Page:
□ □ □ □ □ □ □
Specifically, RGRTA claims that Gillig breached their contract by failing to deliver buses which met the specifications set forth in RGRTA's request for proposals ("RFP") as well as the recognized and accepted industry standards. Am. Compl. ¶ 81. Gillig allegedly breached their express warranty that the buses and engines would be free from defects by delivering to RGRTA buses and/or engines that were defective due to improper design or manufacture. Id. at ¶ 90. RGRTA further claims Gillig breached implied warranties of merchantability and fitness for a particular purpose, alleging that the buses were not merchantable and not suitable and safe for their intended purpose. Id. at ¶ 101. Finally, RGRTA claims that Gillig negligently failed to inspect, test, and discover the defective nature of the engines. Id. at ¶ 111.

RGRTA alleges that, as an intended third party beneficiary to a binding contract between Gillig and Cummins, it sustained damages as a result of Cummins' failure to design and manufacture engines in a professional and workmanlike manner in accordance with recognized industry standards. Id. at ¶¶ 85-86. Cummins allegedly expressly warranted that their engines would be free from defects and violated this warranty as the engines were defective due to improper design and manufacture. Id. at ¶¶ 94-98. The defective nature of these engines also allegedly violated implied warranties of merchantability and fitness for a particular purpose. Id. at ¶ 106. RGRTA also brings a claim of negligence, asserting that Cummins' negligently failed to inspect, test, and discover the defective nature of the engines, both prior to and following delivery. Id. at ¶ 117. Finally, under a claim of strict products liability, it is alleged that the engines designed and manufactured by Cummins were unreasonably dangerous and defective. Id. at ¶ 123.
□ □ □ □ □ □ □
Required work: Render this sentence from the passage on RGRTA's claims in Spanish: "The defective nature of these engines also allegedly violated implied warranties of merchantability and fitness for a particular purpose."

Data supplied:
□ □ □ □ □ □ □
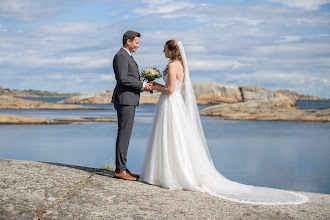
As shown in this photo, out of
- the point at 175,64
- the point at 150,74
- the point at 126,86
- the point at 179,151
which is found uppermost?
the point at 175,64

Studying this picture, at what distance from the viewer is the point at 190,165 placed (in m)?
6.30

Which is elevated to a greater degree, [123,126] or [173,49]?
[173,49]

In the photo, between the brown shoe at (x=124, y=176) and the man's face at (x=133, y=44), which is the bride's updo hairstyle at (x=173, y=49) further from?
the brown shoe at (x=124, y=176)

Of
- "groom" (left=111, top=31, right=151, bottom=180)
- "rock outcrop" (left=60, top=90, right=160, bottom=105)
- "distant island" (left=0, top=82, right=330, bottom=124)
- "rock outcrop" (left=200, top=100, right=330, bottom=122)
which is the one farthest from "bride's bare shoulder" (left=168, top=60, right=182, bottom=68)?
"rock outcrop" (left=60, top=90, right=160, bottom=105)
□ □ □ □ □ □ □
Finished exercise: Supuestamente, la naturaleza defectuosa de estos motores también violó las garantías implícitas de comerciabilidad y de idoneidad para un fin particular.